Data listing

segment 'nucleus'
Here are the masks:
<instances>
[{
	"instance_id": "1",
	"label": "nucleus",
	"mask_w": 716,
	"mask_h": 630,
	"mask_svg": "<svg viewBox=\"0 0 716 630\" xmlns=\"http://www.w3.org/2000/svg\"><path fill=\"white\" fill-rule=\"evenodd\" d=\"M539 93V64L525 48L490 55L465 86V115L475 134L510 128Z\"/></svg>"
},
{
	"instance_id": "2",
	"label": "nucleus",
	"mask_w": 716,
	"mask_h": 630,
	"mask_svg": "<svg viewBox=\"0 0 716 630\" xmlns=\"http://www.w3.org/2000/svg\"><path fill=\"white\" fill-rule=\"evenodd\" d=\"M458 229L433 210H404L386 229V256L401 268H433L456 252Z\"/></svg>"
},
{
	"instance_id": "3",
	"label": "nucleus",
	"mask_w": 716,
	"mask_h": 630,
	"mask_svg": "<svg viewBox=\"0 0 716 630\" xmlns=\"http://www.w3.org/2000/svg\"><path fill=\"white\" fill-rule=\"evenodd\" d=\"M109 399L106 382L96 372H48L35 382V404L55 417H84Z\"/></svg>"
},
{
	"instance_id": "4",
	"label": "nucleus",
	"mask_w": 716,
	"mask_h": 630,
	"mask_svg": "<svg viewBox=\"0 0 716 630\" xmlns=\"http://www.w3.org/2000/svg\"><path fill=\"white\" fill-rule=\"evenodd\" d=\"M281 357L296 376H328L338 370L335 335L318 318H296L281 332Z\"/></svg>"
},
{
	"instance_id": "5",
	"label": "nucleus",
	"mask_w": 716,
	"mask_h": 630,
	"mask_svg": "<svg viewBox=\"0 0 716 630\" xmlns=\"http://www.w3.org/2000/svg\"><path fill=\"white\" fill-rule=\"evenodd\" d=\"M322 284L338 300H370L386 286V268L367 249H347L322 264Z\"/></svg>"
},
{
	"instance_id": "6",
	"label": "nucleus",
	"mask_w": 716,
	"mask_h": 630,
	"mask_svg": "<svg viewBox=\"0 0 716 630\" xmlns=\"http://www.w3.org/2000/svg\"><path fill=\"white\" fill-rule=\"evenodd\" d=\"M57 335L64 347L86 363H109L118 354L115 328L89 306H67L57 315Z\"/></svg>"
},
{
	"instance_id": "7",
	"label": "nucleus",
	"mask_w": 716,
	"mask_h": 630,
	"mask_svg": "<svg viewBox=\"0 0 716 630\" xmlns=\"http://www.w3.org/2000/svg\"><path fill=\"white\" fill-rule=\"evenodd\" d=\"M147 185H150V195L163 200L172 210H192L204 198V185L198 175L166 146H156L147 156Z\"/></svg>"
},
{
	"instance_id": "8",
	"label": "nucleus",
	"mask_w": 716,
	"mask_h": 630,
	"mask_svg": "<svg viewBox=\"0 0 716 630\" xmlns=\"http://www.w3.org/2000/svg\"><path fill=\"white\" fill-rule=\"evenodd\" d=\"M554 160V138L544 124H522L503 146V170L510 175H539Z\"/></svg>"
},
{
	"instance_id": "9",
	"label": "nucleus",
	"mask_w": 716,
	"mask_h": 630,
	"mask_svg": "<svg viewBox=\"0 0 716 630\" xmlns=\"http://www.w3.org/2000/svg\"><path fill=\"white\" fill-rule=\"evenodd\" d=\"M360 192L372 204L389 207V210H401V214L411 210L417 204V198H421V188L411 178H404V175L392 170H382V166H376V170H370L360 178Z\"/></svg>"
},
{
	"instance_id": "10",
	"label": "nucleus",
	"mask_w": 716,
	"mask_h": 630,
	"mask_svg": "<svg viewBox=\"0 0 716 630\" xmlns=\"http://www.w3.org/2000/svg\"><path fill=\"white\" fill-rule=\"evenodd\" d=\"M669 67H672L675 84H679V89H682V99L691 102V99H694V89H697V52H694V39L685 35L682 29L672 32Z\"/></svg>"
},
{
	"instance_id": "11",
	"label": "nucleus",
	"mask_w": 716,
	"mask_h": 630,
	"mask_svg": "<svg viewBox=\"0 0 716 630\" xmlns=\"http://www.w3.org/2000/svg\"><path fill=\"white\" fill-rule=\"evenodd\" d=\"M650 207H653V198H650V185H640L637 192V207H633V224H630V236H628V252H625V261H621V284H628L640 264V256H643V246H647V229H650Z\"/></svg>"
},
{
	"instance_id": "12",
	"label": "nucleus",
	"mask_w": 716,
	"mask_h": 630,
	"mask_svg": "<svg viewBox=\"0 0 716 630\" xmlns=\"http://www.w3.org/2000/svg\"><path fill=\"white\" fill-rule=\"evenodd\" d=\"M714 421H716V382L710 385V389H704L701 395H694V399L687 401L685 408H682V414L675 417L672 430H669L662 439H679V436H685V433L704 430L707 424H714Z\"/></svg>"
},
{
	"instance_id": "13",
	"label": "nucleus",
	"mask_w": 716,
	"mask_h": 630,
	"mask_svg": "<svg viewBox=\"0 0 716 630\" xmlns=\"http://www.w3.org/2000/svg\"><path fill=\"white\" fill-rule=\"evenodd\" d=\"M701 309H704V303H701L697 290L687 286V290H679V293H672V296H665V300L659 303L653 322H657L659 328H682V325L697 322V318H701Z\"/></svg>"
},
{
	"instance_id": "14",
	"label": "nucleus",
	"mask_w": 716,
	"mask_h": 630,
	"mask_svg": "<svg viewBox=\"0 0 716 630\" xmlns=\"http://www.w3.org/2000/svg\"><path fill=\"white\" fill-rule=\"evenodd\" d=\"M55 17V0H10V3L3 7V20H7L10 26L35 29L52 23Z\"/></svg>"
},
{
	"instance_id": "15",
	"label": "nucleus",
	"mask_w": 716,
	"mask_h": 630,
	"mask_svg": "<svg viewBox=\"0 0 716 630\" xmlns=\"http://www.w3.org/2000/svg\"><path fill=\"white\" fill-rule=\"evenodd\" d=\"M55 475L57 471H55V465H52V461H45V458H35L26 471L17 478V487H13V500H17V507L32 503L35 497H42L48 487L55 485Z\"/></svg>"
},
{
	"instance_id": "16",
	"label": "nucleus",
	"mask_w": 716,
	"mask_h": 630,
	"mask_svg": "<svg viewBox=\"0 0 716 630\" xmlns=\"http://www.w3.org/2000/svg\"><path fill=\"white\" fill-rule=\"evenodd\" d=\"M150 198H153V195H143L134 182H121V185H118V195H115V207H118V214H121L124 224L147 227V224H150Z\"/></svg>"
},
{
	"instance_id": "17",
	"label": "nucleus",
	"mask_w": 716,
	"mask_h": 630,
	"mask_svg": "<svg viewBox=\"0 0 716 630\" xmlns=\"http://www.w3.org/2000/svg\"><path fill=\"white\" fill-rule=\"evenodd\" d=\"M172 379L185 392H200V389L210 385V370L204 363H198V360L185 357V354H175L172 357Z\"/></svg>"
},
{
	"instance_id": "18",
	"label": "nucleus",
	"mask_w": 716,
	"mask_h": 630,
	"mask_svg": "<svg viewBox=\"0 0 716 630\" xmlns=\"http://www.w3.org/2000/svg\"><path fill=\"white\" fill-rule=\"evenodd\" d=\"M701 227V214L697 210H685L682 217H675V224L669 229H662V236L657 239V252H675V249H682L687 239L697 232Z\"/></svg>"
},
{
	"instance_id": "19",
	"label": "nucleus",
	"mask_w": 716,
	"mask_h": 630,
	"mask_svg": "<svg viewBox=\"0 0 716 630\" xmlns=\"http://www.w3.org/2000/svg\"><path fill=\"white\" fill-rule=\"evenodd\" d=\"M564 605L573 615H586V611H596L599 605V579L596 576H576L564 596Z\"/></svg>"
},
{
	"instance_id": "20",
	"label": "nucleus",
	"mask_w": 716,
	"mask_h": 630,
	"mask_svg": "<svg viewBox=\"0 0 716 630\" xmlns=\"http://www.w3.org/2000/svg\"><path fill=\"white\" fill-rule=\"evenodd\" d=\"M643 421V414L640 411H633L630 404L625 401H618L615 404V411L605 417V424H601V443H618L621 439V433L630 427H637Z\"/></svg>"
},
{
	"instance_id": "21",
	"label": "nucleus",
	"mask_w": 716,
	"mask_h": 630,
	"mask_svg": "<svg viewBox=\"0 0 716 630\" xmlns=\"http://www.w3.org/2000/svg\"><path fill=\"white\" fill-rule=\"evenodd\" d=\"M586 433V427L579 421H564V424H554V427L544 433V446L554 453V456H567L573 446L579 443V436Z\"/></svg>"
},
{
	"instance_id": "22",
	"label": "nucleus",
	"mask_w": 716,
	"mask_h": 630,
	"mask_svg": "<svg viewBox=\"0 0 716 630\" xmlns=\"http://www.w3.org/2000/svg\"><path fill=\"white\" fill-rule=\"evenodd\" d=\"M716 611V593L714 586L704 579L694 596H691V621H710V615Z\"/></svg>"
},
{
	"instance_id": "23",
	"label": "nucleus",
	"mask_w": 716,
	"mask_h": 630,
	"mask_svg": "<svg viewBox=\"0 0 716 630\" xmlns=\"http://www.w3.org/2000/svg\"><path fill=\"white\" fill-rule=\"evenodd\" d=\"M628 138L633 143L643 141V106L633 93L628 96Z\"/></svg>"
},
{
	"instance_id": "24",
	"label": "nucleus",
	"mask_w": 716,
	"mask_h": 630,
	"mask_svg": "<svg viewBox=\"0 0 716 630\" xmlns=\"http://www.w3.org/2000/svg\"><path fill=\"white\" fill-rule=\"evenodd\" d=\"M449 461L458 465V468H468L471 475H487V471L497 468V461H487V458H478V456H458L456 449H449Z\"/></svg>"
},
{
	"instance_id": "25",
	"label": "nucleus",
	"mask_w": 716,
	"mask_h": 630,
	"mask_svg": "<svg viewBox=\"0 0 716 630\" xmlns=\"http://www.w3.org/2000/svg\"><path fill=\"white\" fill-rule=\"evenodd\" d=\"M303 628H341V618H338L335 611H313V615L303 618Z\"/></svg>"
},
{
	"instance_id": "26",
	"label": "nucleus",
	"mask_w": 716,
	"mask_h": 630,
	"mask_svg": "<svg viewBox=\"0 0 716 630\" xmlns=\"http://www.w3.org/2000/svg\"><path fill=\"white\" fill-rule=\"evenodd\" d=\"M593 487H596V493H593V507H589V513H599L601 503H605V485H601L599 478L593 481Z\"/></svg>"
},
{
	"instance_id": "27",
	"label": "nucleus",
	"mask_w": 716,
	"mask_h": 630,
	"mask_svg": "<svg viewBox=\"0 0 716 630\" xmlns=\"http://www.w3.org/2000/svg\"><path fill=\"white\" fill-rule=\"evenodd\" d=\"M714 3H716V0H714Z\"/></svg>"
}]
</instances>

TASK STATEMENT:
Render the items, from their first line through the line containing "93V64L525 48L490 55L465", as a Markdown table with the columns Row and Line, leaving out blank lines.

RESPONSE BELOW:
| Row | Line |
|---|---|
| 1 | segment 'nucleus' |
| 2 | Here are the masks: |
| 3 | <instances> |
| 4 | [{ |
| 5 | 	"instance_id": "1", |
| 6 | 	"label": "nucleus", |
| 7 | 	"mask_w": 716, |
| 8 | 	"mask_h": 630, |
| 9 | 	"mask_svg": "<svg viewBox=\"0 0 716 630\" xmlns=\"http://www.w3.org/2000/svg\"><path fill=\"white\" fill-rule=\"evenodd\" d=\"M539 93V64L525 48L490 55L465 86V115L475 134L510 128Z\"/></svg>" |